**** DATA TO EXAMINE

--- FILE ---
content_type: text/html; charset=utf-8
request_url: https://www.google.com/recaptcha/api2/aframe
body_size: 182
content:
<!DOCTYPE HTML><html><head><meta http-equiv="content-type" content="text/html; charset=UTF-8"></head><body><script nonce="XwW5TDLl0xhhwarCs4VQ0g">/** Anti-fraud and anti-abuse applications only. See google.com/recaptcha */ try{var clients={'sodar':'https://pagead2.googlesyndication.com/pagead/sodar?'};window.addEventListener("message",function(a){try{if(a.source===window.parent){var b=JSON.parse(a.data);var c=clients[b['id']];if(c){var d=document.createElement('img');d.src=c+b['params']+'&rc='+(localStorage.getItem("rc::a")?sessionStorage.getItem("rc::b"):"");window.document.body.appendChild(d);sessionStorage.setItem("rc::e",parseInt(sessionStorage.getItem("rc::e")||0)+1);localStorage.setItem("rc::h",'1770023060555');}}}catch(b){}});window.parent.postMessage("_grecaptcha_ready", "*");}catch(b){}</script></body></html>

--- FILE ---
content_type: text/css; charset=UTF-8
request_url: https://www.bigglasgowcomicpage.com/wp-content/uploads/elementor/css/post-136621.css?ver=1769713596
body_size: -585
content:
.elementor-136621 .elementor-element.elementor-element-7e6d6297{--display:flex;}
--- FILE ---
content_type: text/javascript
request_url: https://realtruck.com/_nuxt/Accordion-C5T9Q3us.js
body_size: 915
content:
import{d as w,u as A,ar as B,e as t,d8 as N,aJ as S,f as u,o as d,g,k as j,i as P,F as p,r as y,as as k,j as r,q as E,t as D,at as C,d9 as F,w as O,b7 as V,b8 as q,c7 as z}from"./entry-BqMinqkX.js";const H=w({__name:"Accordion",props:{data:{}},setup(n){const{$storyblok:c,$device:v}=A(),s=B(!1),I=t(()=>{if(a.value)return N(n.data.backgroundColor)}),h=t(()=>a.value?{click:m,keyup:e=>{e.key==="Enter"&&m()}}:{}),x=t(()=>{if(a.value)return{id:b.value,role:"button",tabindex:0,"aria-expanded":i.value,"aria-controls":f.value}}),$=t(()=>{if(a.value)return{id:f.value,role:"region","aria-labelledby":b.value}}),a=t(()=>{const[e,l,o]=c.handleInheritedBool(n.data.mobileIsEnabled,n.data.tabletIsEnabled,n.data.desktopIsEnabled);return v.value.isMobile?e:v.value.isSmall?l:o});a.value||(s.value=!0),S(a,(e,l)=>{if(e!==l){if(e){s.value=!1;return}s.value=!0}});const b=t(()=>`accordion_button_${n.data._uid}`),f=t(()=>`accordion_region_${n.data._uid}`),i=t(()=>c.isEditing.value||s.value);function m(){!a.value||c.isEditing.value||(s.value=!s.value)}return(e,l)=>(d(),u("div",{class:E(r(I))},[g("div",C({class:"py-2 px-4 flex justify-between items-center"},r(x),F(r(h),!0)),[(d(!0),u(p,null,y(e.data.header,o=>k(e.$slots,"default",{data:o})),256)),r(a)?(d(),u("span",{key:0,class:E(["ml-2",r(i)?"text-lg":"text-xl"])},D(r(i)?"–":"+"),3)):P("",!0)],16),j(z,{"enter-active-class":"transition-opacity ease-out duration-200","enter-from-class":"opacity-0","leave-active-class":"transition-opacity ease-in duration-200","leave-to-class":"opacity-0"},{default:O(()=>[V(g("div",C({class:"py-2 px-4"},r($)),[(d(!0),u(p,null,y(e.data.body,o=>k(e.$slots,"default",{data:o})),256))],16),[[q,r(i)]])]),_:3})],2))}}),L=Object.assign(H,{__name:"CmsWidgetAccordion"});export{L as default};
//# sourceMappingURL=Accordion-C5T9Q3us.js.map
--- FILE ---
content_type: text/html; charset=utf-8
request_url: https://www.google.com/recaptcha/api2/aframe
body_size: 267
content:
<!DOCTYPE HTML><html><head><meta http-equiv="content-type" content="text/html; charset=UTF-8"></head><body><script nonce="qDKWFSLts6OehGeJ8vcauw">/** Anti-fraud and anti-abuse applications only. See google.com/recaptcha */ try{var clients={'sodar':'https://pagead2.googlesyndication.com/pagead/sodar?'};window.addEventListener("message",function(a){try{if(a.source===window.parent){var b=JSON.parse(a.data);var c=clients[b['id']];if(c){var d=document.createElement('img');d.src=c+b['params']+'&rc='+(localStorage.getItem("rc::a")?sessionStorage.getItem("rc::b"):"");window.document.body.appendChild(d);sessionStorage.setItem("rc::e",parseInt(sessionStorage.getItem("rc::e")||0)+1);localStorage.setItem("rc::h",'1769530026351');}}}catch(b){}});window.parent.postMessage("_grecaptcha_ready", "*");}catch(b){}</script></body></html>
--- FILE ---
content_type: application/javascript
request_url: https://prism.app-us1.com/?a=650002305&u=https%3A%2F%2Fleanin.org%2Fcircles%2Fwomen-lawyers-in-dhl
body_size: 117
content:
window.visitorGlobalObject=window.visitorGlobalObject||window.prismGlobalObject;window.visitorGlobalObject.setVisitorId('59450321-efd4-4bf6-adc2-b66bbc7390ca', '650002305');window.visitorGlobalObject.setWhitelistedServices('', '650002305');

********

* [YOUR TASK]
I would like you to return every entry exactly, with nothing changed.

* [RESULT FOR THIS EXERCISE]
--- FILE ---
content_type: text/html; charset=utf-8
request_url: https://www.google.com/recaptcha/api2/aframe
body_size: 182
content:
<!DOCTYPE HTML><html><head><meta http-equiv="content-type" content="text/html; charset=UTF-8"></head><body><script nonce="XwW5TDLl0xhhwarCs4VQ0g">/** Anti-fraud and anti-abuse applications only. See google.com/recaptcha */ try{var clients={'sodar':'https://pagead2.googlesyndication.com/pagead/sodar?'};window.addEventListener("message",function(a){try{if(a.source===window.parent){var b=JSON.parse(a.data);var c=clients[b['id']];if(c){var d=document.createElement('img');d.src=c+b['params']+'&rc='+(localStorage.getItem("rc::a")?sessionStorage.getItem("rc::b"):"");window.document.body.appendChild(d);sessionStorage.setItem("rc::e",parseInt(sessionStorage.getItem("rc::e")||0)+1);localStorage.setItem("rc::h",'1770023060555');}}}catch(b){}});window.parent.postMessage("_grecaptcha_ready", "*");}catch(b){}</script></body></html>

--- FILE ---
content_type: text/css; charset=UTF-8
request_url: https://www.bigglasgowcomicpage.com/wp-content/uploads/elementor/css/post-136621.css?ver=1769713596
body_size: -585
content:
.elementor-136621 .elementor-element.elementor-element-7e6d6297{--display:flex;}
--- FILE ---
content_type: text/javascript
request_url: https://realtruck.com/_nuxt/Accordion-C5T9Q3us.js
body_size: 915
content:
import{d as w,u as A,ar as B,e as t,d8 as N,aJ as S,f as u,o as d,g,k as j,i as P,F as p,r as y,as as k,j as r,q as E,t as D,at as C,d9 as F,w as O,b7 as V,b8 as q,c7 as z}from"./entry-BqMinqkX.js";const H=w({__name:"Accordion",props:{data:{}},setup(n){const{$storyblok:c,$device:v}=A(),s=B(!1),I=t(()=>{if(a.value)return N(n.data.backgroundColor)}),h=t(()=>a.value?{click:m,keyup:e=>{e.key==="Enter"&&m()}}:{}),x=t(()=>{if(a.value)return{id:b.value,role:"button",tabindex:0,"aria-expanded":i.value,"aria-controls":f.value}}),$=t(()=>{if(a.value)return{id:f.value,role:"region","aria-labelledby":b.value}}),a=t(()=>{const[e,l,o]=c.handleInheritedBool(n.data.mobileIsEnabled,n.data.tabletIsEnabled,n.data.desktopIsEnabled);return v.value.isMobile?e:v.value.isSmall?l:o});a.value||(s.value=!0),S(a,(e,l)=>{if(e!==l){if(e){s.value=!1;return}s.value=!0}});const b=t(()=>`accordion_button_${n.data._uid}`),f=t(()=>`accordion_region_${n.data._uid}`),i=t(()=>c.isEditing.value||s.value);function m(){!a.value||c.isEditing.value||(s.value=!s.value)}return(e,l)=>(d(),u("div",{class:E(r(I))},[g("div",C({class:"py-2 px-4 flex justify-between items-center"},r(x),F(r(h),!0)),[(d(!0),u(p,null,y(e.data.header,o=>k(e.$slots,"default",{data:o})),256)),r(a)?(d(),u("span",{key:0,class:E(["ml-2",r(i)?"text-lg":"text-xl"])},D(r(i)?"–":"+"),3)):P("",!0)],16),j(z,{"enter-active-class":"transition-opacity ease-out duration-200","enter-from-class":"opacity-0","leave-active-class":"transition-opacity ease-in duration-200","leave-to-class":"opacity-0"},{default:O(()=>[V(g("div",C({class:"py-2 px-4"},r($)),[(d(!0),u(p,null,y(e.data.body,o=>k(e.$slots,"default",{data:o})),256))],16),[[q,r(i)]])]),_:3})],2))}}),L=Object.assign(H,{__name:"CmsWidgetAccordion"});export{L as default};
//# sourceMappingURL=Accordion-C5T9Q3us.js.map
--- FILE ---
content_type: text/html; charset=utf-8
request_url: https://www.google.com/recaptcha/api2/aframe
body_size: 267
content:
<!DOCTYPE HTML><html><head><meta http-equiv="content-type" content="text/html; charset=UTF-8"></head><body><script nonce="qDKWFSLts6OehGeJ8vcauw">/** Anti-fraud and anti-abuse applications only. See google.com/recaptcha */ try{var clients={'sodar':'https://pagead2.googlesyndication.com/pagead/sodar?'};window.addEventListener("message",function(a){try{if(a.source===window.parent){var b=JSON.parse(a.data);var c=clients[b['id']];if(c){var d=document.createElement('img');d.src=c+b['params']+'&rc='+(localStorage.getItem("rc::a")?sessionStorage.getItem("rc::b"):"");window.document.body.appendChild(d);sessionStorage.setItem("rc::e",parseInt(sessionStorage.getItem("rc::e")||0)+1);localStorage.setItem("rc::h",'1769530026351');}}}catch(b){}});window.parent.postMessage("_grecaptcha_ready", "*");}catch(b){}</script></body></html>
--- FILE ---
content_type: application/javascript
request_url: https://prism.app-us1.com/?a=650002305&u=https%3A%2F%2Fleanin.org%2Fcircles%2Fwomen-lawyers-in-dhl
body_size: 117
content:
window.visitorGlobalObject=window.visitorGlobalObject||window.prismGlobalObject;window.visitorGlobalObject.setVisitorId('59450321-efd4-4bf6-adc2-b66bbc7390ca', '650002305');window.visitorGlobalObject.setWhitelistedServices('', '650002305');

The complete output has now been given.